Answer: This is a quadratic function in standard form:
f(x) = x^2 - 10x + 9
The vertex form of a quadratic function is given by:
f(x) = a(x - h)^2 + k
where (h, k) is the vertex of the parabola.
To rewrite the given function in vertex form, we need to complete the square:
f(x) = x^2 - 10x + 9
= (x - 5)^2 - 16
Now we can see that the vertex is at (5, -16) and the axis of symmetry is x = 5.

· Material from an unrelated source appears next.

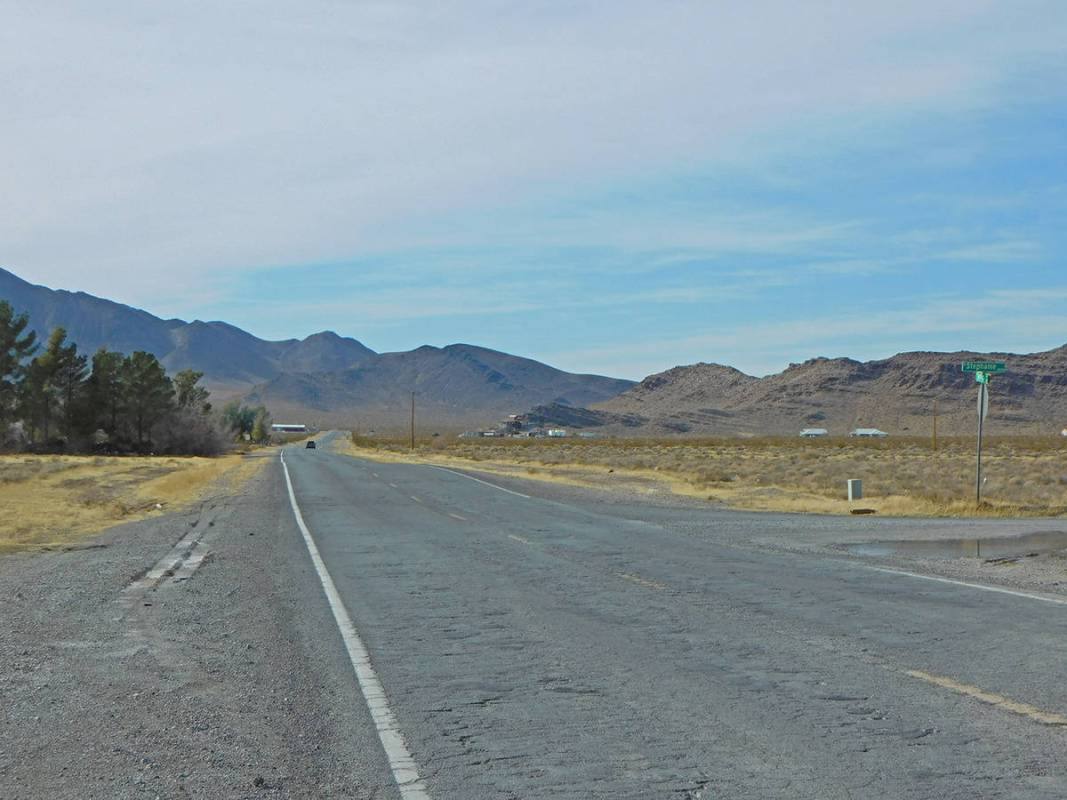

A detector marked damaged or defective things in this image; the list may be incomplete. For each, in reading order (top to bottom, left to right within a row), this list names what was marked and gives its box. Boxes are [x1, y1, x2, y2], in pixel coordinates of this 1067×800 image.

cracked asphalt road [6, 440, 1064, 796]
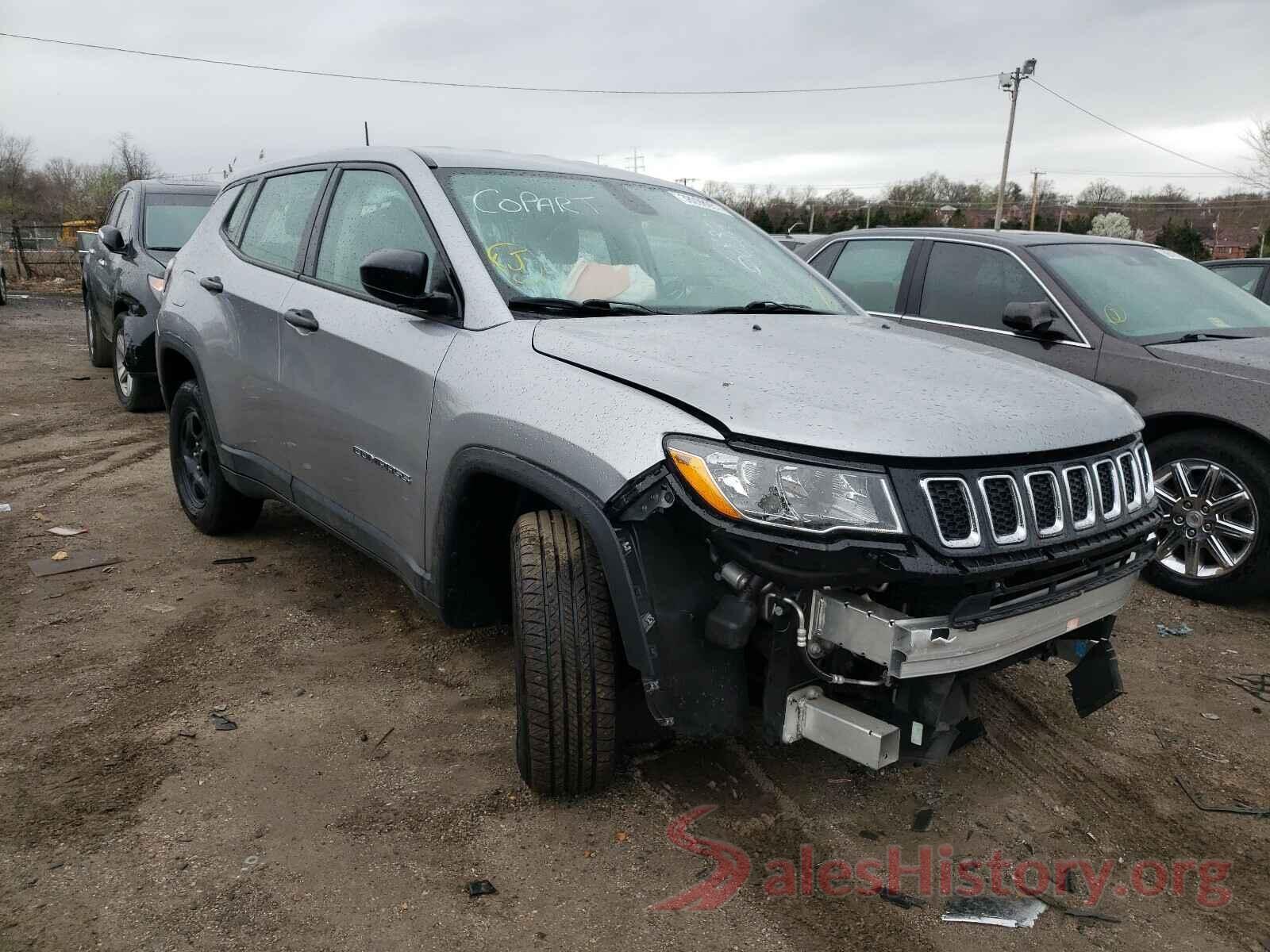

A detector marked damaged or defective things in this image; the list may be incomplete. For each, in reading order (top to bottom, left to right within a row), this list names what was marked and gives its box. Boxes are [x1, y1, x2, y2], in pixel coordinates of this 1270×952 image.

To find the x-intercepts, we set y = 0:
0 = (x - 5)^2 - 16
16 = (x - 5)^2
±4 = x - 5
x = 1 or x = 9
Therefore, the x-intercepts are (1, 0) and (9, 0).
To find the y-intercept, we set x = 0:
f(0) = 9
Therefore, the y-intercept is (0, 9).
The graph of the function is a parabola that opens upward with vertex at (5, -16), x-intercepts at (1, 0) and (9, 0), and y-intercept at (0, 9).
Step-by-step explanation:
the vertex is at (5, -16)
y-intercept is (0, 9).
the x-intercepts are (1, 0) and (9, 0).
axis of symmetry is x = 5
the range of the function is all real numbers greater than or equal to -16. In interval notation, we can write this as [-16, ∞).
the domain of the given function f(x) = x^2 - 10x + 9 is all real numbers.